Cloud base, AI-driven cardiac imaging diagnostics
Artrya is the Perth-based developer of Salix. Salix is a cloud-based, AI-dirven imaging diagnostic tool that integrates with the existing imaging systems used in hospitals and clinics to more quickly and accurately analyse and report on the condition of a patient’s coronary arteries.
Salix ingests the standard scans taken by a CCTA machine and identifies and, importantly, quantifies and categorises the key risk factors of coronary artery disease including stenosis, high risk and calcified plaque. Unlike existing products, Salix analysis is completed in around ten minutes compared to existing products which take 24 hours. Salix automated report generation is also fully editable by the treating imaging specialist.
The integration of Salix's comprehensive workflow into healthcare centre's existing systems allows clinicians to analyse, annotate, edit, share, triage and write diagnostic reports all within the single interface. Salix's workflow provides a platform on which Artrya can roll out new products, and once installed and integrated into a hospital or clinic's workflow is a highly sticky and difficult to dislodge.
Australian clinicians Venn Brown spoke with report that the time Salix saves in analysis and reporting would allow clinics to perform at least 2-4 additional scans a day, equating to $2,600 - $3,500/day of additional revenue. In the US, Salix turns a healthcare provider’s cost centre into a revenue centre, earning them ~US$200-300 per scan, rathe than costing a similar amount.
The 10 minute turn around also opens up new use cases while also improving patient outcomes through better, more consistent and faster diagnosis.

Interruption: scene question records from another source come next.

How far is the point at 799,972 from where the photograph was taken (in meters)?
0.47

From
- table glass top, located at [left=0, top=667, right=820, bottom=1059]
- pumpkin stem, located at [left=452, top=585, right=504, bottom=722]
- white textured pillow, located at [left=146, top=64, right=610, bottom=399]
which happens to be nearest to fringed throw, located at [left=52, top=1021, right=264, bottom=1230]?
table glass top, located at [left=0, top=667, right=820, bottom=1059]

$3-$4 billion addressable market
Using on the number of CCTA procedures completed in 2021, a conservative estimate of Salix’s existing addressable imaging market is $2.7 billion in annual revenue. This does not include the 7-15% annual growth of CCTA imaging seen across Australia, the US, and most of Europe. CCTA imaging accounts for only around 10-15% of cardiac diagnostic testing, with leading cardiac specialists expecting this share to grow to 80% over the coming years.

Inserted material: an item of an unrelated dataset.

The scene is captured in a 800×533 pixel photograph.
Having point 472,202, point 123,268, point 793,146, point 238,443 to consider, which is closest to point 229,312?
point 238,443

Applying the procedure numbers expected in 2025, Salix's TAM for just the products either already launched or expected to launch over the next 18 months is $4.1 billion.
Land and expand
Salix is the first near real-time AI-enabled cardiac imaging solution to offer integrated workflow management and plaque assessment, providing Artrya a platform to roll out additional imaging products. As a SaaS, Salix offers enormous economies of scale. Once adopted and installed, Salix workflow is a highly sticky base on which Artrya can build additional products to capture a greater share of cardiac imaging spend.

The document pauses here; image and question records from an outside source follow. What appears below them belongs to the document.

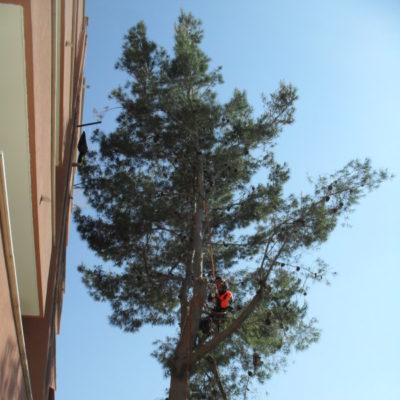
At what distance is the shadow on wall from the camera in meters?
5.84

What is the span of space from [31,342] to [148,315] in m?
3.50

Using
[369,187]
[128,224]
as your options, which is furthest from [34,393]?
[369,187]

Valuation: $2.35 per share, offering a 4.3x return
Based on our DCF, we value Artrya at $2.35 per share, nearly 5.1x the group’s current share price. The value is based on conservative assumptions around pricing, the speed of the group’s rollout and costs, and assumes a 20% cost of equity and a 2.5% terminal growth rate. Our valuation is supported by the valuation of AYA’s competitors, which, if applied to Artrya, would value the company upwards of $3.51 per share.
Catalysts
We see several catalysts that will progressively see AYA’s share price more accurately reflect the company’s fair value, including: FDA clearance (expected1Q 2025), reporting its first revenues, the launch of US sales activities, further FDA regulatory approvals, launch of Salix Coronary Plaque and Salix Coronary Flow and ongoing US customer wins.